The package does not create or migrate the table — run metadata.create_all (or your Alembic migration) once both tables are declared. Subscribers and publishers need no further configuration; the broker reads dlq_table from its own config when it builds the terminal-flush SQL.

What gets archived

A row lands in the DLQ when it is terminal-by-failure, i.e. the subscriber's terminal flush would otherwise DELETE the row because of a failure (not a clean ack). Three paths produce that:

failure_reason Trigger
max_deliveries deliveries_count > max_deliveries — handler is never invoked for this attempt.
retry_terminal Handler raised; the retry strategy returned None (attempts / total-delay exhausted, or NoRetry()).
rejected Handler called await msg.reject() directly, or AckPolicy.REJECT_ON_ERROR rejected the row on an exception.
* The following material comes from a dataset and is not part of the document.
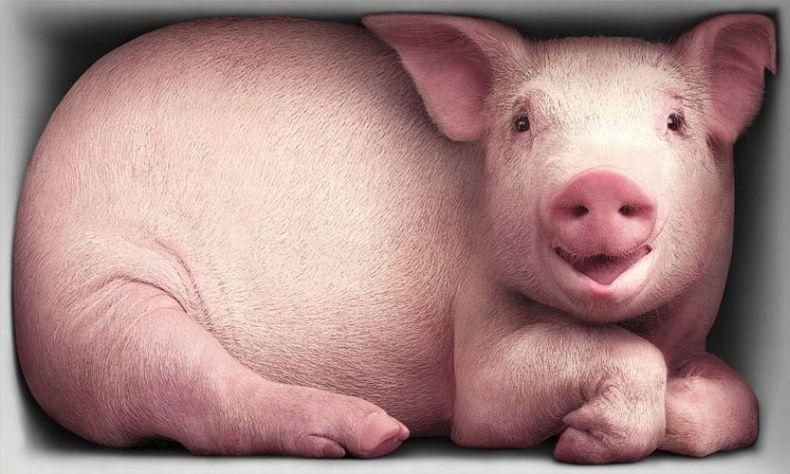 Картинка смешная свинья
Successful rows (ack) are never archived; the success path stays a plain DELETE and never touches the DLQ. See Ack policy and Retry strategies for the upstream behaviors that decide which reason fires.

Schema reference

make_dlq_table(metadata, table_name="outbox_dlq") declares:

Column Type Notes
id BigInteger, PK, autoincrement DLQ row identity.
original_id BigInteger, not null The outbox row's id, for operator forensics. Not unique — a re-delivered timer_id row could legitimately land here twice.
queue String(255), not null Source queue name.
payload LargeBinary, not null Verbatim copy of the outbox payload bytes.
headers JSONB, nullable Verbatim copy, including the inherited correlation_id.
deliveries_count BigInteger, not null Attempt count at the moment of failure.
created_at DateTime(timezone=True), not null The outbox row's original created_at — measures time-to-terminal-failure.
failed_at DateTime(timezone=True), not null, default now() When the audit row was written.
failure_reason String(64), not null One of the three values in the table above.
last_exception String, nullable repr() of the raised exception, bounded at 8 KiB (see below). None on manual reject() without an exception.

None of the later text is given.